Psychoanalytic Observational Studies. Applications are now
invited for the October 2000 intake for the Tavistock- model Oxford
Observation Course. Modules include a 2-year infant observation, a 2-year
young child observation, ongoing work discussion, and theoretical seminars.
This part-time, largely evening-based, modular course is conducted in small
groups, and can lead to a Postgraduate Diploma/MA from the Tavistock
Clinic/University of East London.

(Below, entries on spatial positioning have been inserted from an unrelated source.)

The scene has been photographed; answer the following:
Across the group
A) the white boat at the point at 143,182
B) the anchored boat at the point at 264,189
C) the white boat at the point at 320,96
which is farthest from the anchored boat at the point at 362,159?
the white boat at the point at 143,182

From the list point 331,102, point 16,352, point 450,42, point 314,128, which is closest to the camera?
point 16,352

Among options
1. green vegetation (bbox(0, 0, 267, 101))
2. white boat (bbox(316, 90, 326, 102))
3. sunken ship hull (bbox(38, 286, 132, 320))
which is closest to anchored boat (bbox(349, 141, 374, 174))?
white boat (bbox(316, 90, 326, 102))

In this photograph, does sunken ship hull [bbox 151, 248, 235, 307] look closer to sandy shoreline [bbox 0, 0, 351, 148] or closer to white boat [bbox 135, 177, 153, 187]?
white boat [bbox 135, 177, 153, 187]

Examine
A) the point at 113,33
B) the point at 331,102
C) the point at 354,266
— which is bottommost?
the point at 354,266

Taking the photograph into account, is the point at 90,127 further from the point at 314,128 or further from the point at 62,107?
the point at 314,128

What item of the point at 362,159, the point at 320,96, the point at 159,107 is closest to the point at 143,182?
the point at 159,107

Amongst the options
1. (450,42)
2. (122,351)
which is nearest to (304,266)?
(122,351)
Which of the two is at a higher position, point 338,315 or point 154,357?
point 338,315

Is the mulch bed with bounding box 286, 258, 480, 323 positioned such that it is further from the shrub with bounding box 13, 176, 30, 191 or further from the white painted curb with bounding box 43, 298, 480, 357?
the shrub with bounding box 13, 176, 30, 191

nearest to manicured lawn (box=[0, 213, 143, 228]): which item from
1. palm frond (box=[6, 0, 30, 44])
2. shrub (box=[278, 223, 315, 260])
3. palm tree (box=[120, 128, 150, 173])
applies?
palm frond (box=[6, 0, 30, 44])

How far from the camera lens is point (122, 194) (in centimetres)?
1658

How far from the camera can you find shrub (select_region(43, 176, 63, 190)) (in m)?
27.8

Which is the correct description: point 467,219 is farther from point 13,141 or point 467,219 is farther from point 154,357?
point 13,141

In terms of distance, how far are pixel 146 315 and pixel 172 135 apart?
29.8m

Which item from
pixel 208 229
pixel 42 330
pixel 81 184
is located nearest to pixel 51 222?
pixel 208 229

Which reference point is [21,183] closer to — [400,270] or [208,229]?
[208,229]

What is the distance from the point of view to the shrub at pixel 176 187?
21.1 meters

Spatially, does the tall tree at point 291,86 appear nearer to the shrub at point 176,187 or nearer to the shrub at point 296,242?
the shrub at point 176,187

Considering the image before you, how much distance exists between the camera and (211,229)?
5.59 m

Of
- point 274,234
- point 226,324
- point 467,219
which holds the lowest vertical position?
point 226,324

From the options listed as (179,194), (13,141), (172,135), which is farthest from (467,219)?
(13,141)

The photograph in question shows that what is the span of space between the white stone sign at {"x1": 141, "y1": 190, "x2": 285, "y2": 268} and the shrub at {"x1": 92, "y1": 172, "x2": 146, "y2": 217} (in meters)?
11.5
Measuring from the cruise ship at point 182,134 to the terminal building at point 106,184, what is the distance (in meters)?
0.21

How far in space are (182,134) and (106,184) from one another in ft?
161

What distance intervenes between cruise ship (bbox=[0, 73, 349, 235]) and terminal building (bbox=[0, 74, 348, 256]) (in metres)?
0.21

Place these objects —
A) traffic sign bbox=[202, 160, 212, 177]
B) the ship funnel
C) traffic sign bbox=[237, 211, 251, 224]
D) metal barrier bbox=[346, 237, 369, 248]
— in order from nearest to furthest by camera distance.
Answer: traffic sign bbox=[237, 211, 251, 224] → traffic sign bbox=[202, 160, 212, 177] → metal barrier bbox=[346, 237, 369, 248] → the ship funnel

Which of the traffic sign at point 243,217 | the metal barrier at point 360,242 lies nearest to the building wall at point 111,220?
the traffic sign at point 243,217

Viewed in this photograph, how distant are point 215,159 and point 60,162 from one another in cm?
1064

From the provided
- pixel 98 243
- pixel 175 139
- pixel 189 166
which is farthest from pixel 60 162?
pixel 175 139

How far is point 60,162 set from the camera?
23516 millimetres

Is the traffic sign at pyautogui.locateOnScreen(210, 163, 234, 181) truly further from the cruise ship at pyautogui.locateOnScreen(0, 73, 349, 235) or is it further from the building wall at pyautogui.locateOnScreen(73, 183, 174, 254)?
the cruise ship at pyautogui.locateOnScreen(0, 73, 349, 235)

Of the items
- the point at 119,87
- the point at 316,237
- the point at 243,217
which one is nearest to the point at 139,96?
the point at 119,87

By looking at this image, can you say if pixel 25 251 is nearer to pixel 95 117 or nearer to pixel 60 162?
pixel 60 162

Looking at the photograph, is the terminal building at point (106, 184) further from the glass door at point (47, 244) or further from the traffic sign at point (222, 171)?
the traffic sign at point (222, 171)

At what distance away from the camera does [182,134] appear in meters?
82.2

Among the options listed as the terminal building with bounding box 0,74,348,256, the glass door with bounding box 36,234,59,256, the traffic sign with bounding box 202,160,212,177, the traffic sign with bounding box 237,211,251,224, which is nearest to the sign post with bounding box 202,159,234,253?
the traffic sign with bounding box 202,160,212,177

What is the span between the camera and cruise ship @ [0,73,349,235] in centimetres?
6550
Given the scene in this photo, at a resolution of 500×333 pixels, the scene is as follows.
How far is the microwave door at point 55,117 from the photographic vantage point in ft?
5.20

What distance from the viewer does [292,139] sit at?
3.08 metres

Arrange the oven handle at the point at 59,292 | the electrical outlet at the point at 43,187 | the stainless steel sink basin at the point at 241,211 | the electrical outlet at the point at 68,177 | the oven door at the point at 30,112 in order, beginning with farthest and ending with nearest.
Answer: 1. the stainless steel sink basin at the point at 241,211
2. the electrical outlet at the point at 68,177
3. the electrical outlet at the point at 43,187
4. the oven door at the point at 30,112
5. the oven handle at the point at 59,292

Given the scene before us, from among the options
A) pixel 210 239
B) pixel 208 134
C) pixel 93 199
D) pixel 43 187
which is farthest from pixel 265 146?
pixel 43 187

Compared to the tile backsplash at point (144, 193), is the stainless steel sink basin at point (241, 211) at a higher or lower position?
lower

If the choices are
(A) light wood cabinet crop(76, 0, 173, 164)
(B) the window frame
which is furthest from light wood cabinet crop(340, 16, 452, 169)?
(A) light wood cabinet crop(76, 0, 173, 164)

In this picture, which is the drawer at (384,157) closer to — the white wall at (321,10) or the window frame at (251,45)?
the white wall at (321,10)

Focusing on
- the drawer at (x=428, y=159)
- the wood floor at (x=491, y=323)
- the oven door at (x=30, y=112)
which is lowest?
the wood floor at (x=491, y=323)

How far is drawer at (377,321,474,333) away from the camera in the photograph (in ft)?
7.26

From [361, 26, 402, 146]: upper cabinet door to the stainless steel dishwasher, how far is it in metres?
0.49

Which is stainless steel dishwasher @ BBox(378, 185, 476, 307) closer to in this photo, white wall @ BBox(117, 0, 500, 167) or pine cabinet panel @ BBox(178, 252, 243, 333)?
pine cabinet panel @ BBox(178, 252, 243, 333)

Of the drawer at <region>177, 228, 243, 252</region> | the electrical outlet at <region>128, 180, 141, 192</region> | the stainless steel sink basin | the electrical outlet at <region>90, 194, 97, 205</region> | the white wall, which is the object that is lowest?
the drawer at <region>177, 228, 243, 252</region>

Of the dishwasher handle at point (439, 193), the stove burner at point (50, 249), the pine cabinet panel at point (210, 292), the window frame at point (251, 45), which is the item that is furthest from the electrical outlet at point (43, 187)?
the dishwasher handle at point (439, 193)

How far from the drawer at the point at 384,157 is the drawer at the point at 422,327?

For details and application form please
contact Andrea Watson, 12 Rectory Road, Oxford OX4 1BW, tel.: Oxford 243491.
Application should be made before 31 May.

Beginner's Social Bridge: you've limited card skills, but you
want to play social Bridge. An active learning course, including Mini bridge,
bidding, scoring, at City of Oxford Rowing Club, 25 Apr., 10 a.m.–5 p.m.
£40 inc. lunch. Contact R & TS on Oxford 774554.

From 24 June–1 July, on the unspoiled Greek island of
Kithira, a course will be given on `Scriptwriting:Creating Theatre'. This course
is suitable for anyone with an interest in writing for theatre, film, television
or radio, and is appropriate for beginners and more experienced writers alike.
The emphasis will be on the practical process of writing: the island offers an
ideal environment, both for writing, and for testing out of dramatic material.
Course tutor: David Mowat. For further details and brochure phone: 02392
830312. E-mail: info@greekexperience.com, web site:
www.greekexperience.com.

Piano lessons. Experienced teacher; adults and children. All
grades; beginners welcome. Contact Miss P. Read BA (Hons.) LRAM. Tel.: Oxford
510904.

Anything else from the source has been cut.